The City By The Bay Obscured By Clouds
Cindy and I went to San Francisco (technically to San Rafael - just across the Golden Gate Bridge) to see my friend from high school. After high school my friend left Maine and never came back.
While we've stayed in contact over the years and have seen each other sporadically, this was the most time we've spent together in almost 30 years.
I went to California in the early 80's
to see my friend and was very impressed (much to my surprise) with the Golden State. Cindy and I went to San Francisco about 12 years ago (my friend was away at the time) but never got outside the city, so this was a special treat for her.
The Bay area is stunningly beautiful. San Francisco itself is a work of art - framed by the drama of the Pacific and the Marin Headlands. Where many cities are grey and shades of brick when the
sun shines (and just distressing grey when it doesn't) San Francisco is silver and pastel (at least when the fog doesn't obscure it altogether). It also has the advantage of a rare vantage point from which one can view the city in its entirety - Mt.

ACTION ITEM A: Return, word for word, the part of the piece about visiting San Francisco that opens with the words containing "The City By" and closes with "almost 30 years.".
ACTION ITEM B: Supply the next part of the piece about visiting San Francisco, continuing from where it stops.

RAW DATA:
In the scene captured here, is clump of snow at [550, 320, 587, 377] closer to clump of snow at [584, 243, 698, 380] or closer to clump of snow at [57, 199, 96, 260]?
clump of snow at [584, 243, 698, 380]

RESPONSE A:
The City By The Bay Obscured By Clouds
Cindy and I went to San Francisco (technically to San Rafael - just across the Golden Gate Bridge) to see my friend from high school. After high school my friend left Maine and never came back.
While we've stayed in contact over the years and have seen each other sporadically, this was the most time we've spent together in almost 30 years.

RESPONSE B:
Tamalpais - a 2,500 foot peak which is right next door to where we stayed in San Rafael.
As everywhere else in the Americas, San Rafael is built on the bones of Los Indios. The mission of
San Rafael (the next to the last of the Spanish Missions of California) was founded in 1817 as an alternative to the existing San Francisco mission - Mission Dolores - which was essentially a hospital. Even then it was perfectly obvious that the weather
was much better on the other side of the Bay and the friars moved all the sick Indians, the Miwoks, to San Rafael.
Marin County, of which San Rafael is the county seat, is named after Chief Marin,
who at various times was cooperative with the Spanish authorities and who also lead armed resistance against the Spanish. Apparently he died in the good graces of his oppressors since he's buried in the mission cemetery. His sub-chief, Quintin
(his baptizmal name - after the early Christian martyr, St. Quintin) became the namesake of San Quentin prison, another Marin County "attraction".
Although there is no record of what the present
day Miwoks think of it, or whether anyone bothered to ask them, George Lucas (who's from San Rafael) named his teddy bear creatures from Star Wars - the Ewoks - after the Miwoks.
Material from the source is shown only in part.